Donald Trump tries to give the impression that his crusade against business regulation is moving ahead rapidly. While several rules have been rescinded and more are threatened, it turns out that for now the enforcement systems at most agencies are functioning normally.
In preparing a forthcoming update of the Violation Tracker database, I’ve found that since the inauguration federal regulatory agencies have announced more than 160 case resolutions with fines and settlements totaling more than $1.6 billion. This two-month dollar amount does not compare to the $20 billion collected by the Obama Administration during its final tens weeks in office. Yet it does show that the so-called administrative state is not dead yet.
A large portion of the Trump collections come from enforcement actions against a single company that are in line with the new president’s views. The Chinese telecommunications company ZTE was penalized $1.2 billion for violating economic sanctions against Iran and North Korea by supplying them with prohibited items. The Commerce Department’s Bureau of Industry and Security imposed a $661 million civil penalty and the Treasury’s Office of Foreign Assets Control collected another $106 million while the Justice Department got ZTE to plead guilty and pay $430 million in fines and criminal forfeiture.
The remaining $422 million was collected in cases brought by 21 different agencies and four divisions of the Justice Department. Among the larger actions:
- The Commodity Futures Trading Commission reached an $85 million settlement with the Royal Bank of Scotland to resolve allegations that it attempted to manipulate interest-rate benchmarks.
- The Federal Energy Regulatory Commission reached an $81 million settlement with GDF Suez to resolve allegations that it manipulated energy markets.
- TeamHealth Holdings agreed to pay $60 million to settle Justice Department allegations that its subsidiary IPC Healthcare Inc. violated the False Claims Act by overbilling Medicare, Medicaid, the Defense Health Agency and the Federal Employees Health Benefits Program.
- Offshore oil driller Wood Group PSN was ordered to pay a total of $9.5 million to resolve criminal charges that it falsely reported over several years that its personnel had performed safety inspections on offshore facilities and that it negligently discharged oil into the Gulf of Mexico.
- Keurig Green Mountain agreed to pay $5.8 million to settle allegations by the Consumer Product Safety Commission that it failed to report a defect in its Mini Plus Brewing System that had caused scores of serious burn injuries.
- The Consumer Financial Protection Bureau imposed a $3 million penalty on Experian for deceptively marketing credit scores.
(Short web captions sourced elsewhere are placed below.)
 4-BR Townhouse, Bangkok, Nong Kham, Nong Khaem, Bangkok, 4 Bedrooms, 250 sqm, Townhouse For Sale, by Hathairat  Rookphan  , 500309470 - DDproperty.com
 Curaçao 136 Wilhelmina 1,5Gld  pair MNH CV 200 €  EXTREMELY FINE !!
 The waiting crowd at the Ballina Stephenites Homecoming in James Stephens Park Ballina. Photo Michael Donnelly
The list also includes: 14 settlements with the Equal Employment Opportunity Commission by employers in cases involving gender, pregnancy and disability discrimination; six cases in which private sponsors of Medicare Advantage plans violated consumer protection rules; two cases in which companies were charged with violating the Controlled Substances Act by failing to properly monitor opioid prescriptions; and much more.
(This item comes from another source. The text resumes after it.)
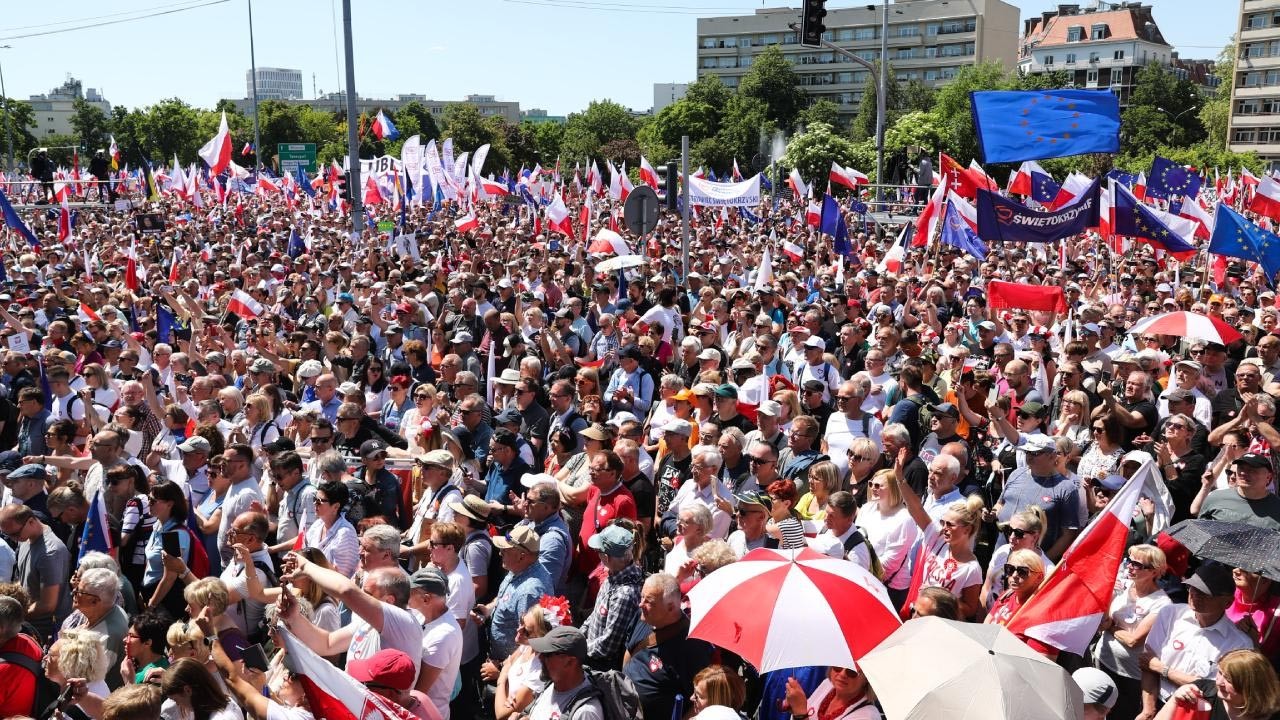Ülkelerini savaşmadan vermeye hazırlar!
On the other hand, the situation remains puzzling at the Labor Department, where agencies such as OSHA have not announced a single enforcement action since Trump took office.
It is likely that most of the 160 cases were initiated while the Obama Administration was in office, but it is heartening that they have gotten resolved under the new management. The career officials in the various agencies should be commended for continuing to do their job in difficult circumstances. Let’s hope they can convince their new bosses that there is a value to protecting consumers, workers and the public against corporate misconduct in its many forms.